Taking the title of an HTML page with sed or awk

Asked

Viewed 42 times

-1

I have several HTML pages that I would like to get the title by using the sed or the awk.

When I do with the sed it returns all the content of the page, not just the title.

On the pages the title comes like this:

<h1 style="color:#0F1A7F;margin:0px 10px 10px;border-bottom:1px solid #FF0000;font-family:'Trebuchet MS', 'geneva', 'sans-serif', 'arial';"> Titulo da pagina </h1>

I used this command to get only the 'Page title':

k=$(sed 's/<[^>]*>//') pagina.html

Returns all page contents.

1 answer

0

sed and awk (with regular expressions - regex) are not the most suitable tools for the task.

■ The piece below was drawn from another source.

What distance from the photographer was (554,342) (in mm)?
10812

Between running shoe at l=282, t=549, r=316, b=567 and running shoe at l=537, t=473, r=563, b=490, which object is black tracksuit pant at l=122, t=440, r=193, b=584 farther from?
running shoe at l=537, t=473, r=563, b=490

Generally speaking, regex is not meant to work with HTML (may even "work" in many cases, but is not the most suitable tool for the task).

Although it is possible - and even "easy" in the simplest cases - it is much more guaranteed to use a parser HTML, and throughout the answer we will see the reasons.

For example, with sed, a naive solution would be:

sed -e 's/^.*<title>//' -e 's/<\/title>.*//' pagina.html

That is, first I remove everything from the beginning until the tag <title>, and then remove everything from </title> from now on. What’s left is the title of the page.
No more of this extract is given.